Potent, Metabolically Stable 2‐Alkyl‐8‐(2 H ‐1,2,3‐triazol‐2‐yl)‐9 H ‐adenines as Adenosine A 2A Receptor Ligands

Inhibition of adenosine A 2A receptors has been shown to elicit a therapeutic response in preclinical animal models of Parkinson’s disease (PD). We previously identified the triazolo‐9 H ‐purine, ST1535, as a potent A 2A R antagonist. Studies revealed that ST1535 is extensively hydroxylated at the ω‐1 position of the butyl side chain. Here, we describe the synthesis and evaluation of derivatives in which the ω‐1 position has been substituted (F, Me, OH) in order to block metabolism. The stability of the compounds was evaluated in human liver microsomes (HLM), and the affinity for A 2A R was determined.
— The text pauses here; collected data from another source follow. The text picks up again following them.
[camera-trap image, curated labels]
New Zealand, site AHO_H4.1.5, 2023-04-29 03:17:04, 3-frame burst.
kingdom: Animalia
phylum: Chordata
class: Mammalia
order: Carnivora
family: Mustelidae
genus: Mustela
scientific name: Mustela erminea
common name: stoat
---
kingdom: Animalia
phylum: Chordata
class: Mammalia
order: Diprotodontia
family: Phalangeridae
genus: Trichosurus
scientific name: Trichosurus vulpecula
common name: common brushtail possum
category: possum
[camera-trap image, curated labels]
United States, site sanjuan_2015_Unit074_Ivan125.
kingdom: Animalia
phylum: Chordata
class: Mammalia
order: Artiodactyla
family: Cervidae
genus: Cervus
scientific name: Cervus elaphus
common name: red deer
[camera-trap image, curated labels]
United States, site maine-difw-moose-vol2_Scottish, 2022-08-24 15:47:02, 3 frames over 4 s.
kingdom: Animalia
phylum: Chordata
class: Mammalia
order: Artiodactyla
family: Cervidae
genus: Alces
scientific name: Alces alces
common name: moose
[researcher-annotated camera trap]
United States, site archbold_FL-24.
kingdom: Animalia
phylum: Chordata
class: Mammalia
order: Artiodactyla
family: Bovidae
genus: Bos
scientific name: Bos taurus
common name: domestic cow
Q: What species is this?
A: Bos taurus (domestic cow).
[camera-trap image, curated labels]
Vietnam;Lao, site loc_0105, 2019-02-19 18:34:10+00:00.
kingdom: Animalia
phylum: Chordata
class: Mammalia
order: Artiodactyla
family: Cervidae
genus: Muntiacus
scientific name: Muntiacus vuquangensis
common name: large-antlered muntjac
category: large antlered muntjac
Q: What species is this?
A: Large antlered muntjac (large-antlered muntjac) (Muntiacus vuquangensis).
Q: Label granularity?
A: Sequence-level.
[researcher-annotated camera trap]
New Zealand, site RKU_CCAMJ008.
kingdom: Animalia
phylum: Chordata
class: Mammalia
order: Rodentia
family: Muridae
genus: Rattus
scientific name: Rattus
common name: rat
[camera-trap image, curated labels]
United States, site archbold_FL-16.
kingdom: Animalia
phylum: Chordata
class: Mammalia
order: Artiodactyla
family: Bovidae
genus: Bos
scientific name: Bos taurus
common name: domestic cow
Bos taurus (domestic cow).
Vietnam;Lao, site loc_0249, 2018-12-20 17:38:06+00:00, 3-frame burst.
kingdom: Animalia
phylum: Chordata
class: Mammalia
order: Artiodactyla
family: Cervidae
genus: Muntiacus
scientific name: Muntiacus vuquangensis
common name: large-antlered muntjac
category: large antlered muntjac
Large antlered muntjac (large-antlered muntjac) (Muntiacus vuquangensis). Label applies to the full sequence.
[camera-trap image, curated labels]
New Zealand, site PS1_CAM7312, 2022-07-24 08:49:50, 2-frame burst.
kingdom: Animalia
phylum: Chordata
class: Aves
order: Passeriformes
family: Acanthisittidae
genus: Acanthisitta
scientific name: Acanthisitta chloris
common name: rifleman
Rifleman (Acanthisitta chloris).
Two compounds, (2‐(3,3‐dimethylbutyl)‐9‐methyl‐8‐(2 H ‐1,2,3‐triazol‐2‐yl)‐9 H ‐purin‐6‐amine ( 3 b ) and 4‐(6‐amino‐9‐methyl‐8‐(2 H ‐1,2,3‐triazol‐2‐yl)‐9 H ‐purin‐2‐yl)‐2‐methylbutan‐2‐ol ( 3 c ), exhibited good affinity against A 2A R ( K i =0.4 n M and 2 n M , respectively) and high in vitro metabolic stability (89.5 % and 95.3 % recovery, respectively, after incubation with HLM for two hours).